If you really want to target a totally new audience, spend time researching their online search behavior. Make traffic tests to new ideas and only then setup interviews, preferably with the ones who clicked your traffic test ads!

But either way, start with a delimited audience — and be prepared to shift the target (or your product, or your message, or your channel) if they are not interested in what you offer!


If it works, what happens?

Could this question be simpler? Hardly. So give also a simple answer.

This helps the work to be precise and measurable.

Instead of "IF we make our site more appealing", state "IF we change our website to a one-pager booking system".

It's objective and goes straight to business objectives and goals (learn the difference between these two here).

And instead of dealing with long processes of "best scenarios", "worst case scenarios", use the structure of the hypothesis to plan and prepare for outcomes.


Use this common sensical question to answer clearly and unmistakably: what does my customer get out of it?

If the benefit is unclear or hard to measure, you may come to the conclusion that it is NOT a problem worth solving.

Go back to your business analytics (number of customers affected, probability it will affect business) and rethink.


Possible outcomes

Lastly, benefit from scientific rigor to plan a null hypothesis, that is, if everything fails, what happens?

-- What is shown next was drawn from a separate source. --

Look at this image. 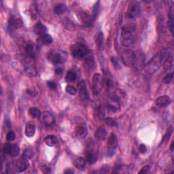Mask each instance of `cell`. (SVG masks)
<instances>
[{"label":"cell","instance_id":"cell-46","mask_svg":"<svg viewBox=\"0 0 174 174\" xmlns=\"http://www.w3.org/2000/svg\"><path fill=\"white\" fill-rule=\"evenodd\" d=\"M64 173H73V171H72V170H70V169H68V170L65 171Z\"/></svg>","mask_w":174,"mask_h":174},{"label":"cell","instance_id":"cell-23","mask_svg":"<svg viewBox=\"0 0 174 174\" xmlns=\"http://www.w3.org/2000/svg\"><path fill=\"white\" fill-rule=\"evenodd\" d=\"M68 10V7L63 3H59L54 8V12L57 15H62Z\"/></svg>","mask_w":174,"mask_h":174},{"label":"cell","instance_id":"cell-24","mask_svg":"<svg viewBox=\"0 0 174 174\" xmlns=\"http://www.w3.org/2000/svg\"><path fill=\"white\" fill-rule=\"evenodd\" d=\"M44 142L50 147L55 146L58 144V139L54 135H48L44 139Z\"/></svg>","mask_w":174,"mask_h":174},{"label":"cell","instance_id":"cell-3","mask_svg":"<svg viewBox=\"0 0 174 174\" xmlns=\"http://www.w3.org/2000/svg\"><path fill=\"white\" fill-rule=\"evenodd\" d=\"M47 58L52 63L59 65L65 63L67 60V55H66V53L62 51L52 50L48 52Z\"/></svg>","mask_w":174,"mask_h":174},{"label":"cell","instance_id":"cell-47","mask_svg":"<svg viewBox=\"0 0 174 174\" xmlns=\"http://www.w3.org/2000/svg\"><path fill=\"white\" fill-rule=\"evenodd\" d=\"M173 144H174V142H172V144H171V150L173 151Z\"/></svg>","mask_w":174,"mask_h":174},{"label":"cell","instance_id":"cell-13","mask_svg":"<svg viewBox=\"0 0 174 174\" xmlns=\"http://www.w3.org/2000/svg\"><path fill=\"white\" fill-rule=\"evenodd\" d=\"M78 19H79L80 21L86 27H90L92 25L93 19L90 16L85 12H80L78 14Z\"/></svg>","mask_w":174,"mask_h":174},{"label":"cell","instance_id":"cell-12","mask_svg":"<svg viewBox=\"0 0 174 174\" xmlns=\"http://www.w3.org/2000/svg\"><path fill=\"white\" fill-rule=\"evenodd\" d=\"M10 27L14 29H20L23 26V20L19 16H11L9 19Z\"/></svg>","mask_w":174,"mask_h":174},{"label":"cell","instance_id":"cell-38","mask_svg":"<svg viewBox=\"0 0 174 174\" xmlns=\"http://www.w3.org/2000/svg\"><path fill=\"white\" fill-rule=\"evenodd\" d=\"M111 63H112L114 67H115L117 69H121V63H120V62L118 61V59H117V57H112L111 58Z\"/></svg>","mask_w":174,"mask_h":174},{"label":"cell","instance_id":"cell-16","mask_svg":"<svg viewBox=\"0 0 174 174\" xmlns=\"http://www.w3.org/2000/svg\"><path fill=\"white\" fill-rule=\"evenodd\" d=\"M25 135L27 138H32L35 133V125L34 122H29L25 126Z\"/></svg>","mask_w":174,"mask_h":174},{"label":"cell","instance_id":"cell-18","mask_svg":"<svg viewBox=\"0 0 174 174\" xmlns=\"http://www.w3.org/2000/svg\"><path fill=\"white\" fill-rule=\"evenodd\" d=\"M42 121L46 126H51L55 122V118L51 113L48 112V111H45L43 114Z\"/></svg>","mask_w":174,"mask_h":174},{"label":"cell","instance_id":"cell-5","mask_svg":"<svg viewBox=\"0 0 174 174\" xmlns=\"http://www.w3.org/2000/svg\"><path fill=\"white\" fill-rule=\"evenodd\" d=\"M121 60L123 64L127 67H133L137 61L136 54L131 50H126L122 53Z\"/></svg>","mask_w":174,"mask_h":174},{"label":"cell","instance_id":"cell-19","mask_svg":"<svg viewBox=\"0 0 174 174\" xmlns=\"http://www.w3.org/2000/svg\"><path fill=\"white\" fill-rule=\"evenodd\" d=\"M25 52L27 55L31 59H35L36 57V50L34 44L29 43L25 46Z\"/></svg>","mask_w":174,"mask_h":174},{"label":"cell","instance_id":"cell-21","mask_svg":"<svg viewBox=\"0 0 174 174\" xmlns=\"http://www.w3.org/2000/svg\"><path fill=\"white\" fill-rule=\"evenodd\" d=\"M107 136V131L103 127H99L97 129L96 132L95 133V138L97 141H99V142H101V141H103Z\"/></svg>","mask_w":174,"mask_h":174},{"label":"cell","instance_id":"cell-35","mask_svg":"<svg viewBox=\"0 0 174 174\" xmlns=\"http://www.w3.org/2000/svg\"><path fill=\"white\" fill-rule=\"evenodd\" d=\"M34 153H33V151L31 150L30 148H27L23 152V158L25 159H30Z\"/></svg>","mask_w":174,"mask_h":174},{"label":"cell","instance_id":"cell-29","mask_svg":"<svg viewBox=\"0 0 174 174\" xmlns=\"http://www.w3.org/2000/svg\"><path fill=\"white\" fill-rule=\"evenodd\" d=\"M87 133V130L84 126H78L76 129V134L78 138H84Z\"/></svg>","mask_w":174,"mask_h":174},{"label":"cell","instance_id":"cell-26","mask_svg":"<svg viewBox=\"0 0 174 174\" xmlns=\"http://www.w3.org/2000/svg\"><path fill=\"white\" fill-rule=\"evenodd\" d=\"M73 165L79 170H83L86 167V160L81 157H78L74 160Z\"/></svg>","mask_w":174,"mask_h":174},{"label":"cell","instance_id":"cell-9","mask_svg":"<svg viewBox=\"0 0 174 174\" xmlns=\"http://www.w3.org/2000/svg\"><path fill=\"white\" fill-rule=\"evenodd\" d=\"M2 150L5 154L14 157L17 156L20 153L19 146L16 144H5L3 145Z\"/></svg>","mask_w":174,"mask_h":174},{"label":"cell","instance_id":"cell-7","mask_svg":"<svg viewBox=\"0 0 174 174\" xmlns=\"http://www.w3.org/2000/svg\"><path fill=\"white\" fill-rule=\"evenodd\" d=\"M104 84V79L99 73L95 74L92 79L93 91L95 95H97L102 90Z\"/></svg>","mask_w":174,"mask_h":174},{"label":"cell","instance_id":"cell-20","mask_svg":"<svg viewBox=\"0 0 174 174\" xmlns=\"http://www.w3.org/2000/svg\"><path fill=\"white\" fill-rule=\"evenodd\" d=\"M34 31L37 35L39 36H41V35H43L46 34L47 28L45 25H44V24L40 21H38L35 25Z\"/></svg>","mask_w":174,"mask_h":174},{"label":"cell","instance_id":"cell-42","mask_svg":"<svg viewBox=\"0 0 174 174\" xmlns=\"http://www.w3.org/2000/svg\"><path fill=\"white\" fill-rule=\"evenodd\" d=\"M47 86H48L49 89L52 90H56L57 89V84L55 82L53 81H48L47 82Z\"/></svg>","mask_w":174,"mask_h":174},{"label":"cell","instance_id":"cell-22","mask_svg":"<svg viewBox=\"0 0 174 174\" xmlns=\"http://www.w3.org/2000/svg\"><path fill=\"white\" fill-rule=\"evenodd\" d=\"M52 38L51 35H49L48 34H46L40 36V38H38V42L42 44L44 46H48L52 42Z\"/></svg>","mask_w":174,"mask_h":174},{"label":"cell","instance_id":"cell-40","mask_svg":"<svg viewBox=\"0 0 174 174\" xmlns=\"http://www.w3.org/2000/svg\"><path fill=\"white\" fill-rule=\"evenodd\" d=\"M40 168H41V171H42V172L44 173H48L51 171L50 167H48V165H46V164H42L41 165Z\"/></svg>","mask_w":174,"mask_h":174},{"label":"cell","instance_id":"cell-36","mask_svg":"<svg viewBox=\"0 0 174 174\" xmlns=\"http://www.w3.org/2000/svg\"><path fill=\"white\" fill-rule=\"evenodd\" d=\"M173 73H168L167 74L166 76H165L163 78V82L164 84H168L170 83L171 82L172 79H173Z\"/></svg>","mask_w":174,"mask_h":174},{"label":"cell","instance_id":"cell-8","mask_svg":"<svg viewBox=\"0 0 174 174\" xmlns=\"http://www.w3.org/2000/svg\"><path fill=\"white\" fill-rule=\"evenodd\" d=\"M118 146L117 137L115 133H111L107 142V154L108 156L114 155L116 149Z\"/></svg>","mask_w":174,"mask_h":174},{"label":"cell","instance_id":"cell-15","mask_svg":"<svg viewBox=\"0 0 174 174\" xmlns=\"http://www.w3.org/2000/svg\"><path fill=\"white\" fill-rule=\"evenodd\" d=\"M95 41L97 48L100 51H103L104 48V35L103 32L99 31L97 33L96 35H95Z\"/></svg>","mask_w":174,"mask_h":174},{"label":"cell","instance_id":"cell-43","mask_svg":"<svg viewBox=\"0 0 174 174\" xmlns=\"http://www.w3.org/2000/svg\"><path fill=\"white\" fill-rule=\"evenodd\" d=\"M150 166L149 165H146L144 166L141 170L138 172V173H147L149 171H150Z\"/></svg>","mask_w":174,"mask_h":174},{"label":"cell","instance_id":"cell-17","mask_svg":"<svg viewBox=\"0 0 174 174\" xmlns=\"http://www.w3.org/2000/svg\"><path fill=\"white\" fill-rule=\"evenodd\" d=\"M85 157L87 162L90 165L94 164L96 162L97 159V155L94 150H87V151L85 153Z\"/></svg>","mask_w":174,"mask_h":174},{"label":"cell","instance_id":"cell-11","mask_svg":"<svg viewBox=\"0 0 174 174\" xmlns=\"http://www.w3.org/2000/svg\"><path fill=\"white\" fill-rule=\"evenodd\" d=\"M78 90H79L80 96L82 100L88 101L89 99V95L88 93V91L86 90V84L84 80H81L80 82H79V83L78 84Z\"/></svg>","mask_w":174,"mask_h":174},{"label":"cell","instance_id":"cell-25","mask_svg":"<svg viewBox=\"0 0 174 174\" xmlns=\"http://www.w3.org/2000/svg\"><path fill=\"white\" fill-rule=\"evenodd\" d=\"M30 13L33 20H36L38 16V8L35 2H33L30 7Z\"/></svg>","mask_w":174,"mask_h":174},{"label":"cell","instance_id":"cell-27","mask_svg":"<svg viewBox=\"0 0 174 174\" xmlns=\"http://www.w3.org/2000/svg\"><path fill=\"white\" fill-rule=\"evenodd\" d=\"M29 114L33 118H39L42 116V112L39 108L36 107H32L29 110Z\"/></svg>","mask_w":174,"mask_h":174},{"label":"cell","instance_id":"cell-37","mask_svg":"<svg viewBox=\"0 0 174 174\" xmlns=\"http://www.w3.org/2000/svg\"><path fill=\"white\" fill-rule=\"evenodd\" d=\"M16 138V134L13 131H10L7 133L6 135V139L8 142H12L14 141Z\"/></svg>","mask_w":174,"mask_h":174},{"label":"cell","instance_id":"cell-45","mask_svg":"<svg viewBox=\"0 0 174 174\" xmlns=\"http://www.w3.org/2000/svg\"><path fill=\"white\" fill-rule=\"evenodd\" d=\"M139 151H140L141 153H143V154H144V153H145V152H146V151H147L146 146H145V145H144V144L141 145L140 147H139Z\"/></svg>","mask_w":174,"mask_h":174},{"label":"cell","instance_id":"cell-39","mask_svg":"<svg viewBox=\"0 0 174 174\" xmlns=\"http://www.w3.org/2000/svg\"><path fill=\"white\" fill-rule=\"evenodd\" d=\"M105 121H106V123L108 126H110V127H116V126H117V121H116L114 118H106Z\"/></svg>","mask_w":174,"mask_h":174},{"label":"cell","instance_id":"cell-44","mask_svg":"<svg viewBox=\"0 0 174 174\" xmlns=\"http://www.w3.org/2000/svg\"><path fill=\"white\" fill-rule=\"evenodd\" d=\"M55 73L57 76H59V77L63 75V69H62L61 68H56L55 69Z\"/></svg>","mask_w":174,"mask_h":174},{"label":"cell","instance_id":"cell-33","mask_svg":"<svg viewBox=\"0 0 174 174\" xmlns=\"http://www.w3.org/2000/svg\"><path fill=\"white\" fill-rule=\"evenodd\" d=\"M25 72L27 75L31 77L35 76L37 73L35 69L33 67V66H28V67L26 68V69H25Z\"/></svg>","mask_w":174,"mask_h":174},{"label":"cell","instance_id":"cell-28","mask_svg":"<svg viewBox=\"0 0 174 174\" xmlns=\"http://www.w3.org/2000/svg\"><path fill=\"white\" fill-rule=\"evenodd\" d=\"M77 75L73 70H69L65 76V80L68 82H73L76 80Z\"/></svg>","mask_w":174,"mask_h":174},{"label":"cell","instance_id":"cell-32","mask_svg":"<svg viewBox=\"0 0 174 174\" xmlns=\"http://www.w3.org/2000/svg\"><path fill=\"white\" fill-rule=\"evenodd\" d=\"M173 129L172 127H170L169 128V129L167 131L166 133H165V136L163 137V140H162V142H161L160 144H163L164 142H166L167 141H168L169 139V138H170V137H171L172 133H173Z\"/></svg>","mask_w":174,"mask_h":174},{"label":"cell","instance_id":"cell-34","mask_svg":"<svg viewBox=\"0 0 174 174\" xmlns=\"http://www.w3.org/2000/svg\"><path fill=\"white\" fill-rule=\"evenodd\" d=\"M66 92L71 95H75L77 93V89L72 85H68L66 86Z\"/></svg>","mask_w":174,"mask_h":174},{"label":"cell","instance_id":"cell-30","mask_svg":"<svg viewBox=\"0 0 174 174\" xmlns=\"http://www.w3.org/2000/svg\"><path fill=\"white\" fill-rule=\"evenodd\" d=\"M100 2H98L95 4V6L93 8V16L92 19L93 20H95L99 15V11H100Z\"/></svg>","mask_w":174,"mask_h":174},{"label":"cell","instance_id":"cell-41","mask_svg":"<svg viewBox=\"0 0 174 174\" xmlns=\"http://www.w3.org/2000/svg\"><path fill=\"white\" fill-rule=\"evenodd\" d=\"M169 27H170V30H171V31L172 32L173 34V14L171 13H169Z\"/></svg>","mask_w":174,"mask_h":174},{"label":"cell","instance_id":"cell-31","mask_svg":"<svg viewBox=\"0 0 174 174\" xmlns=\"http://www.w3.org/2000/svg\"><path fill=\"white\" fill-rule=\"evenodd\" d=\"M84 65L87 69H92L95 66V61L93 58L92 57H88L85 59V63Z\"/></svg>","mask_w":174,"mask_h":174},{"label":"cell","instance_id":"cell-1","mask_svg":"<svg viewBox=\"0 0 174 174\" xmlns=\"http://www.w3.org/2000/svg\"><path fill=\"white\" fill-rule=\"evenodd\" d=\"M168 54L166 51H164L159 54H157L152 59L147 63V64L144 66V71L147 73H154L158 70L160 66L165 61L168 57Z\"/></svg>","mask_w":174,"mask_h":174},{"label":"cell","instance_id":"cell-6","mask_svg":"<svg viewBox=\"0 0 174 174\" xmlns=\"http://www.w3.org/2000/svg\"><path fill=\"white\" fill-rule=\"evenodd\" d=\"M141 12V6L138 2L132 1L128 6L127 16L131 19H133L138 17Z\"/></svg>","mask_w":174,"mask_h":174},{"label":"cell","instance_id":"cell-4","mask_svg":"<svg viewBox=\"0 0 174 174\" xmlns=\"http://www.w3.org/2000/svg\"><path fill=\"white\" fill-rule=\"evenodd\" d=\"M89 48L83 44H75L71 48L72 56L78 59H82L89 53Z\"/></svg>","mask_w":174,"mask_h":174},{"label":"cell","instance_id":"cell-10","mask_svg":"<svg viewBox=\"0 0 174 174\" xmlns=\"http://www.w3.org/2000/svg\"><path fill=\"white\" fill-rule=\"evenodd\" d=\"M14 169L17 173H22L26 170L28 167L27 160L22 158L17 160L14 163Z\"/></svg>","mask_w":174,"mask_h":174},{"label":"cell","instance_id":"cell-2","mask_svg":"<svg viewBox=\"0 0 174 174\" xmlns=\"http://www.w3.org/2000/svg\"><path fill=\"white\" fill-rule=\"evenodd\" d=\"M136 31L135 27L132 25L125 26L122 30L121 35V44L125 47H129L133 44L135 41Z\"/></svg>","mask_w":174,"mask_h":174},{"label":"cell","instance_id":"cell-14","mask_svg":"<svg viewBox=\"0 0 174 174\" xmlns=\"http://www.w3.org/2000/svg\"><path fill=\"white\" fill-rule=\"evenodd\" d=\"M171 103V99L167 95H163L157 98L156 105L160 107H165L168 106Z\"/></svg>","mask_w":174,"mask_h":174}]
</instances>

You will be able to start thinking of the worst case scenarios, and adapt your solution to avoid them. It will also help you to plan new experiments in case your null hypothesis prevails.

State also your desirable outcome (the alternative hypothesis): what if it works? You will be able to prepare clearly on accounting the outcomes, and improve the solution even if it works.


Set timelines and deadlines

Establish properly the time of your experiment to begin and to end. You may want to have enough time and subjects tested in order to reach statistical relevance. In business, however, decision are also made with most-likely-to-work solutions. Either way, manage expectations by setting the schedule for your hypothesis to be tested. Be generous. It should take the time it takes.